Hannay, James

  • DICTIONARY OF CANADIAN BIOGRAPHY ARTICLE: D. G. Bell, “RAYMOND, WILLIAM ODBER,” in Dictionary of Canadian Biography, vol. 15, University of Toronto/Université Laval, 2003. https://www.biographi.ca/en/bio/raymond_william_odber_15E.html
  • DCB profile notes:
    • HANNAY, JAMES, lawyer, newspaper editor, and writer; b. 22 April 1842 in Richibucto, N.B., son of the Reverend James Hannay and Jane Salter; m. 1864 Margaret Ross, and they were without issue; d. during the night of 11–12 Jan. 1910 in Saint John, N.B., and was buried in Fredericton.
    • The senior James Hannay emigrated as a Presbyterian minister to eastern New Brunswick in 1833, but returned in 1845 to Scotland, where his son James spent much of his youth. The junior Hannay was back in New Brunswick by the late 1850s, however, finishing his education at the Saint John Grammar School. After a brief connection with the dry-goods establishment of John Boyd and Thomas Wilder Daniel, Hannay was articled to an uncle, the distinguished Saint John lawyer David Shank Kerr. He was made an attorney on 15 Oct. 1866 and called to the bar on 12 Oct. 1867. In the latter year he succeeded John Campbell Allen as official reporter of the Supreme Court; he held the position until 1873, producing what are now numbered as volumes 12 and 13 of the New Brunswick Reports.

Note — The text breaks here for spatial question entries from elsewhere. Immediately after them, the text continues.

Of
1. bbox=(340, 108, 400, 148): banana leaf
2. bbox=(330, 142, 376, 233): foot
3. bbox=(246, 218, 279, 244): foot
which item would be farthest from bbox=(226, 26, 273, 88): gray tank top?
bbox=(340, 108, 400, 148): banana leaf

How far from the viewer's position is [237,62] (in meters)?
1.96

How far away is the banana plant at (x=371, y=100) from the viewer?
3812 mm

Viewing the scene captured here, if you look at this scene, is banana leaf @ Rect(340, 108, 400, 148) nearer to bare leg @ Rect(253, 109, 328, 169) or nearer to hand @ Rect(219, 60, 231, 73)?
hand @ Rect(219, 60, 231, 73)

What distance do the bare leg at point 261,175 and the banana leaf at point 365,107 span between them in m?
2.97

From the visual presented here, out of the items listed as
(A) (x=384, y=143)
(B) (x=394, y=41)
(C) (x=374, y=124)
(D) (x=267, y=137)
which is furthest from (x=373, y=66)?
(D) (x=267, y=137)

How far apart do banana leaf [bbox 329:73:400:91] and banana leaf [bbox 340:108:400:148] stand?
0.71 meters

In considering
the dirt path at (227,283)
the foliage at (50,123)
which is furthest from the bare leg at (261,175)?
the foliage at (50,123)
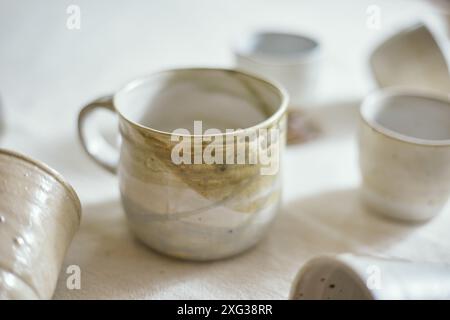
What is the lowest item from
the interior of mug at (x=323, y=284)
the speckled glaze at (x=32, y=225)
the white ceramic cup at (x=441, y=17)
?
the interior of mug at (x=323, y=284)

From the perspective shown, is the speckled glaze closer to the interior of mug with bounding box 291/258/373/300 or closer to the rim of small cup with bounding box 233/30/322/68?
the interior of mug with bounding box 291/258/373/300

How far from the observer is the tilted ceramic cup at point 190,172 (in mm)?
448

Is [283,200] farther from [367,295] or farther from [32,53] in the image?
[32,53]

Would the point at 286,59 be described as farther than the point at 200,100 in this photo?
Yes

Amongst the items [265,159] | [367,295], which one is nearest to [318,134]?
[265,159]

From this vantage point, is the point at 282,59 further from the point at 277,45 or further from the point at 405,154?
the point at 405,154

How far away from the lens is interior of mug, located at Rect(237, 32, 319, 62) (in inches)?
28.7

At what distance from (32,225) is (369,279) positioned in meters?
0.22

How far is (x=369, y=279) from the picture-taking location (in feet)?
1.23

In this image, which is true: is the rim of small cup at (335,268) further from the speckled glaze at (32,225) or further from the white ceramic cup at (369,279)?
the speckled glaze at (32,225)

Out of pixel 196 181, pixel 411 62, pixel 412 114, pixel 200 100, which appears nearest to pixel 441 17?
pixel 411 62

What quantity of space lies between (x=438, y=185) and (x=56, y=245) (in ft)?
1.05

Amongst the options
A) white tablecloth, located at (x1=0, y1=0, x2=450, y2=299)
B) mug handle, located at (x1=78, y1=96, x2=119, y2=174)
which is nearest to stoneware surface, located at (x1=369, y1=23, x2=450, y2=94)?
white tablecloth, located at (x1=0, y1=0, x2=450, y2=299)

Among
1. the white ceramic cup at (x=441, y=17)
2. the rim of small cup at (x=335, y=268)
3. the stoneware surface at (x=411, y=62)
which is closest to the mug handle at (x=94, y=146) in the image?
the rim of small cup at (x=335, y=268)
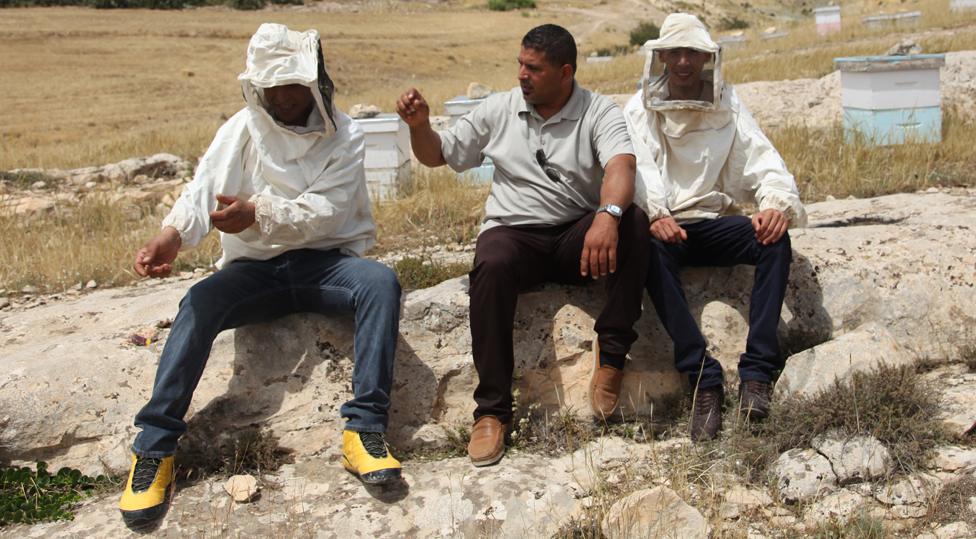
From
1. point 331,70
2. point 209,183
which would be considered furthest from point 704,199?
point 331,70

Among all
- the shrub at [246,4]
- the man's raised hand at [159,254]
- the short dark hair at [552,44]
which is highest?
the shrub at [246,4]

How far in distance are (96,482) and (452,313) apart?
5.71ft

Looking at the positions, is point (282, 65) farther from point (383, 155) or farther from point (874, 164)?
point (874, 164)

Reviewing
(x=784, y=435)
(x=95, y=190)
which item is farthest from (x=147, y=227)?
(x=784, y=435)

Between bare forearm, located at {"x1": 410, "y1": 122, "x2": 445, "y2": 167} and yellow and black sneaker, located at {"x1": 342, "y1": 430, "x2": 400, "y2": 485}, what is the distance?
4.28 ft

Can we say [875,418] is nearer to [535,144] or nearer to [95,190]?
[535,144]

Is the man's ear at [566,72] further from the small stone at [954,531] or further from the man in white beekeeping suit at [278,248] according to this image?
the small stone at [954,531]

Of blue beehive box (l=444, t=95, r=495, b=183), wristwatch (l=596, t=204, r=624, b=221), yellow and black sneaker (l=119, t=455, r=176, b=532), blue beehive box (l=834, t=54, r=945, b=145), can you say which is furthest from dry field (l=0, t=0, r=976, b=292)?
yellow and black sneaker (l=119, t=455, r=176, b=532)

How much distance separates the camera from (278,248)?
4062 mm

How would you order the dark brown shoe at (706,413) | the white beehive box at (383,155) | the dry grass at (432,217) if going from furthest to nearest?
the white beehive box at (383,155) < the dry grass at (432,217) < the dark brown shoe at (706,413)

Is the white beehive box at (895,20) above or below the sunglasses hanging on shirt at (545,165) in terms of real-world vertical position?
above

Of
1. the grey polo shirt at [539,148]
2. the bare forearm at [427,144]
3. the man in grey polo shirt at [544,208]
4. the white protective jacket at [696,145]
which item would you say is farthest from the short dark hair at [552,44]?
the bare forearm at [427,144]

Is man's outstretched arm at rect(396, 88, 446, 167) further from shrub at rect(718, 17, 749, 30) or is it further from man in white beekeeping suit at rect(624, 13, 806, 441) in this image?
shrub at rect(718, 17, 749, 30)

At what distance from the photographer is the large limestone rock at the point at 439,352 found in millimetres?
4012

    • Though he spent more than 25 years in active journalism, Hannay lived long enough to see his reputation as an historian overshadow his newspaper connection. His early writing – an edition of John Gyles’s captivity narrative (1875) and a history of Acadia (1879) – reflects a typical late-romantic enthusiasm for native peoples and for the French regime. Here his assiduity in “trac[ing] every statement to its original source, and . . . accept[ing] no fact from a printed book at second hand where it was possible to avoid doing so” brought to his work a firmness of expression that often gave way to mere historical journalism in later writings. By the 1890s his interest had shifted forward in time, to the loyalists. William Odber Raymond, who was staking out loyalist New Brunswick as his own territory, found Hannay’s work disconcertingly anti-American, though a “wholesome antidote” to the hagiographic treatment usually accorded the patriots.